[EXCERPT start]

Finally, we have a system of three equations, Eqs. (5)–(7), from which we can determine the relative contributions of each aerosol type by finding η_s, η_d, and η_u. In our study, we solve the system (Eqs. 5–7) using the least-squares method with an additional constraint on the non-negativity of solutions. As mentioned earlier, the particle parameters may vary within predetermined ranges, even for a specific aerosol type. However, the exact values of $G_{\mathrm{F}}^i$ and ${\mathit{\delta }}_{\mathrm{532}}^{\prime }$ at a specific height–time pixel are unknown. To address the uncertainty in η_i, we employ the Monte Carlo technique, assuming that $G_{\mathrm{F}}^i$ and ${\mathit{\delta }}_{\mathrm{532}}^{\prime }$ are random values uniformly distributed within the predetermined intervals. For each Monte Carlo trial, random values of $G_{\mathrm{F}}^i$ and ${\mathit{\delta }}_{\mathrm{532}}^{\prime }$ are generated. Instead of relying on a single solution, we conduct a series of Monte Carlo trials in order to obtain a set of solutions and calculate the average of this set. The dispersion of these solutions is taken as a measure of method uncertainty. The number of Monte Carlo trials was set to 100, and further increase in this number did not significantly impact either the final average or the dispersion of solutions. In our classification scheme, we include four types of aerosols (smoke, pollen, urban, dust). Nevertheless, the system of equations (Eqs. 5–7) consists of only three equations. Given that it is highly unlikely to have all four aerosol types coexisting at a single height–time pixel, one of the four types can be excluded a priori based on a G_F–δ₅₃₂ diagram or other pertinent considerations. Another option is to exclude one aerosol type at each height–time pixel based on the lidar data itself, as described below. We will call such a method automatic type selection (ATS).

[EXCERPT end]

LIST OF TASKS —
**1)** Translate this sentence from the aerosol classification excerpt into French: "The number of Monte Carlo trials was set to 100, and further increase in this number did not significantly impact either the final average or the dispersion of solutions."
**2)** Turn the paragraph of the aerosol classification excerpt that begins "Finally, we have a system of three equations" into a bulleted list that keeps its main facts.
**3)** Resume the excerpt on aerosol classification after its final sentence.
The listing is separate material and has no connection to the excerpt on aerosol classification.

[SUPPLIED MATERIAL start]

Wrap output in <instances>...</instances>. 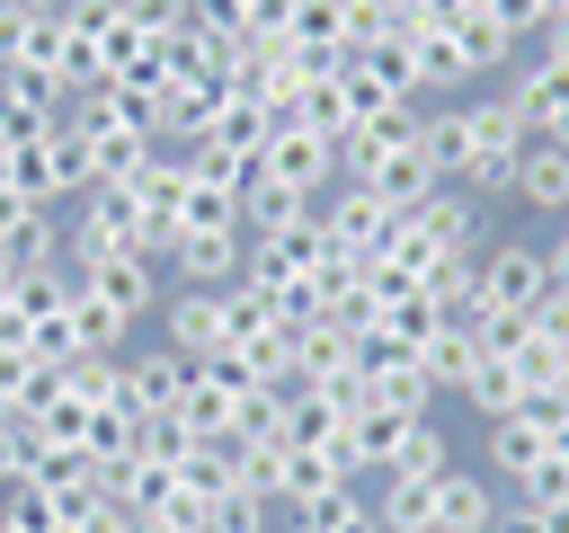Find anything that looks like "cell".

[SUPPLIED MATERIAL end]

TASK-BY-TASK ANSWERS —
**1)** Le nombre d'essais Monte Carlo a été fixé à 100, et une augmentation supplémentaire de ce nombre n'a eu d'effet significatif ni sur la moyenne finale ni sur la dispersion des solutions.

**2)**
- The relative contributions of each aerosol type (η_s, η_d, η_u) are found from a system of three equations, Eqs. (5)–(7).
- The system is solved by least squares, with the constraint that solutions be non-negative.
- Particle parameters can vary within predetermined ranges even for one aerosol type. Their exact values at a given height–time pixel are unknown.
- To handle the uncertainty in η_i, a Monte Carlo technique treats G_F and δ′₅₃₂ as random values uniformly distributed within the predetermined intervals. New values are generated in each trial.
- The solutions from all trials are averaged, and their dispersion is taken as the measure of method uncertainty.
- 100 trials were used. More trials did not significantly change the average or the dispersion.
- The scheme includes four aerosol types (smoke, pollen, urban, dust), but there are only three equations.
- All four types are very unlikely to coexist at one pixel. One type can therefore be excluded beforehand, using a G_F–δ₅₃₂ diagram or other considerations.
- Alternatively, one type can be excluded at each pixel based on the lidar data itself. This method is called automatic type selection (ATS).

**3)**
For ATS, we solve the system given by Eqs. (5)–(7) for the triplets (S, P, U), (S, P, D), (S, D, U), and (P, D, U), where S, D, U, and P denote smoke, dust, urban, and pollen, respectively. To determine which aerosol types can be excluded, we use the discrepancy for Eqs. (6) and (7) as a criterion. Specifically, we calculate the difference between the input data (G_F–δ₅₃₂) and the corresponding values obtained by substituting the solution into the right-hand side of Eqs. (6) and (7). The aerosol triplet that provides the least discrepancy is chosen for this single Monte Carlo trial and for the height–time pixel. This procedure is repeated for every Monte Carlo trial, and after averaging, the spatiotemporal distributions of η_s, η_p, η_u, and η_d are evaluated.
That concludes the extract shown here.